**Exercise task A:** In the source text, why did the Rump Parliament prohibit the singing of Christmas carols?

**Source text:**
Performances of Christmas music at public concerts, in churches, at shopping malls, on city streets, and in private gatherings are a staple of the Christmas season in many cultures across the world. Many radio stations convert to a 24-7 Christmas music format leading up to the holiday; though the standard for most stations in the US is on or near Veterans Day,[4] some stations adopt the format as early as the day after Halloween (or, exceptionally rarely, even sooner)[5][6] as part of a phenomenon known as "Christmas creep". Liturgically, Christmas music traditionally ceases to be performed at the arrival of Candlemas, the traditional end of the Christmas-Epiphanytide season.[7]

History

Early music

A Christmas minstrel playing pipe and tabor

Music associated with Christmas is thought to have its origins in 4th-century Rome, in Latin-language hymns such as Veni redemptor gentium.[8] By the 13th century, under the influence of Francis of Assisi, the tradition of popular Christmas songs in regional native languages developed.[9] Christmas carols in the English language first appear in a 1426 work of John Awdlay, an English chaplain, who lists twenty five "caroles of Cristemas", probably sung by groups of wassailers who would travel from house to house.[10] In the 16th century, various Christmas carols still sung to this day, including "The 12 Days of Christmas", "God Rest You Merry, Gentlemen", and "O Christmas Tree", first emerged.[11]

Music was an early feature of the Christmas season and its celebrations. The earliest examples are hymnographic works (chants and litanies) intended for liturgical use in observance of both the Feast of the Nativity and Theophany, many of which are still in use by the Eastern Orthodox Church. The 13th century saw the rise of the carol written in the vernacular, under the influence of Francis of Assisi.

In the Middle Ages, the English combined circle dances with singing and called them carols. Later, the word carol came to mean a song in which a religious topic is treated in a style that is familiar or festive. From Italy, it passed to France and Germany, and later to England. Christmas carols in English first appear in a 1426 work of John Audelay, a Shropshire priest and poet, who lists 25 "caroles of Cristemas", probably sung by groups of wassailers, who went from house to house.[12] Music in itself soon became one of the greatest tributes to Christmas, and Christmas music includes some of the noblest compositions of the great musicians. Martin Luther, the father of Lutheran Christianity, encouraged congregational singing during the Mass, in addition to spreading the practice of caroling outside the liturgy.[13]

Puritan prohibition

During the Commonwealth of England government under Cromwell, the Rump Parliament prohibited the practice of singing Christmas carols as Pagan and sinful. Like other customs associated with Christianity of the Catholic and Magisterial Protestant traditions, it earned the disapproval of Puritans.[14] Famously, Cromwell's interregnum prohibited all celebrations of the Christmas holiday. This attempt to ban the public celebration of Christmas can also be seen in the early history of Father Christmas.

**Given records:**

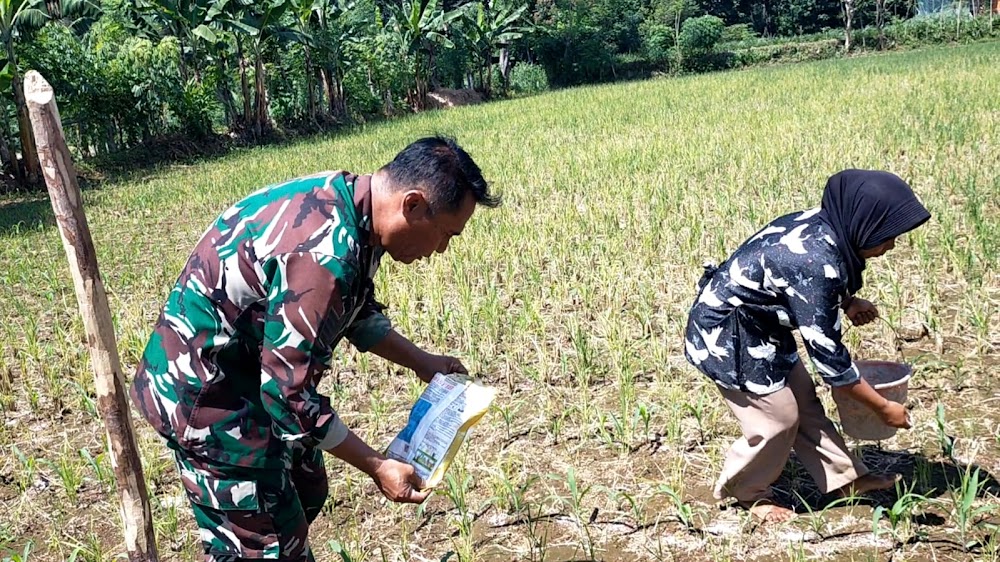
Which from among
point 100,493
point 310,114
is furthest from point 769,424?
point 310,114

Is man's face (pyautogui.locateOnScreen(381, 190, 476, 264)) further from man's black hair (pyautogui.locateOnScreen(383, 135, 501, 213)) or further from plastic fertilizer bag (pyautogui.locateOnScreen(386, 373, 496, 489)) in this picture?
plastic fertilizer bag (pyautogui.locateOnScreen(386, 373, 496, 489))

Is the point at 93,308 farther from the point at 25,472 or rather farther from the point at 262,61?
the point at 262,61

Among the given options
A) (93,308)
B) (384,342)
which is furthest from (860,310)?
(93,308)

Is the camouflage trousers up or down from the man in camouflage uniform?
down

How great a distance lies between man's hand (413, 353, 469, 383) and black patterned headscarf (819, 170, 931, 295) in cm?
111

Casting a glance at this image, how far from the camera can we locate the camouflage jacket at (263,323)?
1.50m

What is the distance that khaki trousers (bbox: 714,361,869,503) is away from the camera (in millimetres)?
2406

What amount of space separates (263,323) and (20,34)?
45.8 ft

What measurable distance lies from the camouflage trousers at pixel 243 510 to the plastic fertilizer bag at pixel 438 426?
0.26 meters

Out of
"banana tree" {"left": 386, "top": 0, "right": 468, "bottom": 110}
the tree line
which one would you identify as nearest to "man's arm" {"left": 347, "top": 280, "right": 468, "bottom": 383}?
the tree line

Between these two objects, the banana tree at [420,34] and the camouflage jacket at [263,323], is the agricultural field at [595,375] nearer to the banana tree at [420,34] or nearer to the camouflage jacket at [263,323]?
the camouflage jacket at [263,323]

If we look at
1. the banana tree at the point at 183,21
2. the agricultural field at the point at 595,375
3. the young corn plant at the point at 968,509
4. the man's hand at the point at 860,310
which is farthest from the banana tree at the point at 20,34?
the young corn plant at the point at 968,509

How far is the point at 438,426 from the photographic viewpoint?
1.83 meters

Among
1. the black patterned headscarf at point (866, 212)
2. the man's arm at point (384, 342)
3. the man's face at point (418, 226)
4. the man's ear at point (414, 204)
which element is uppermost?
the man's ear at point (414, 204)
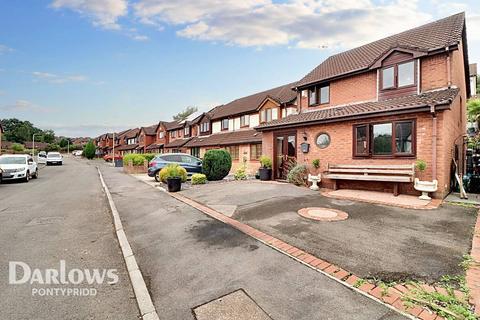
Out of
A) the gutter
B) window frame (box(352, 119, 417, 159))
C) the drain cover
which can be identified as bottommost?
the drain cover

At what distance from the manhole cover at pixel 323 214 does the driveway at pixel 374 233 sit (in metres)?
0.22

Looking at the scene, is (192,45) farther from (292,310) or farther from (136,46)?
(292,310)

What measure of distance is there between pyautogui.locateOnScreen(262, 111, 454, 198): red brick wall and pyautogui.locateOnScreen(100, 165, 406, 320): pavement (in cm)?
700

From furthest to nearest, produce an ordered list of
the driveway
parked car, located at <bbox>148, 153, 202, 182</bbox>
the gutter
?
parked car, located at <bbox>148, 153, 202, 182</bbox> → the gutter → the driveway

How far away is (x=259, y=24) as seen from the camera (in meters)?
13.5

**Exercise task B:** In the records, rewrite everything from the line containing "What amount of" down to the line containing "parked car, located at <bbox>148, 153, 202, 182</bbox> →", substituting "sidewalk" for "pavement" and changing nothing else. Leave the pictures out of your answer.

**Exercise solution A:** It considered carol singing Pagan and sinful. Like other customs of the Catholic and Magisterial Protestant traditions, the practice had earned the disapproval of Puritans.

**Exercise solution B:**
What amount of space separates (263,323) and (20,34)?
45.8 ft

What measurable distance lies from the camouflage trousers at pixel 243 510 to the plastic fertilizer bag at pixel 438 426?
0.26 meters

Out of
"banana tree" {"left": 386, "top": 0, "right": 468, "bottom": 110}
the tree line
which one would you identify as nearest to "man's arm" {"left": 347, "top": 280, "right": 468, "bottom": 383}?
the tree line

Between these two objects, the banana tree at [420,34] and the camouflage jacket at [263,323], is the agricultural field at [595,375] nearer to the banana tree at [420,34] or nearer to the camouflage jacket at [263,323]?
the camouflage jacket at [263,323]

If we look at
1. the banana tree at the point at 183,21
2. the agricultural field at the point at 595,375
3. the young corn plant at the point at 968,509
4. the man's hand at the point at 860,310
which is farthest from the banana tree at the point at 20,34?
the young corn plant at the point at 968,509

How far is the point at 438,426 from the photographic viewpoint?
1.83 meters

Among
1. the black patterned headscarf at point (866, 212)
2. the man's arm at point (384, 342)
3. the man's face at point (418, 226)
4. the man's ear at point (414, 204)
which element is uppermost?
the man's ear at point (414, 204)
Out of
A) the gutter
B) window frame (box(352, 119, 417, 159))
C) the drain cover
which can be identified as bottommost?
the drain cover

At what distance from the manhole cover at pixel 323 214 does the driveway at pixel 374 233 sit (in metres)?
0.22

Looking at the scene, is (192,45) farther from (292,310) or farther from (136,46)?
(292,310)

What measure of distance is there between pyautogui.locateOnScreen(262, 111, 454, 198): red brick wall and pyautogui.locateOnScreen(100, 165, 406, 320): sidewalk (in cm)?
700

From furthest to nearest, produce an ordered list of
the driveway
parked car, located at <bbox>148, 153, 202, 182</bbox>
the gutter
?
parked car, located at <bbox>148, 153, 202, 182</bbox> → the gutter → the driveway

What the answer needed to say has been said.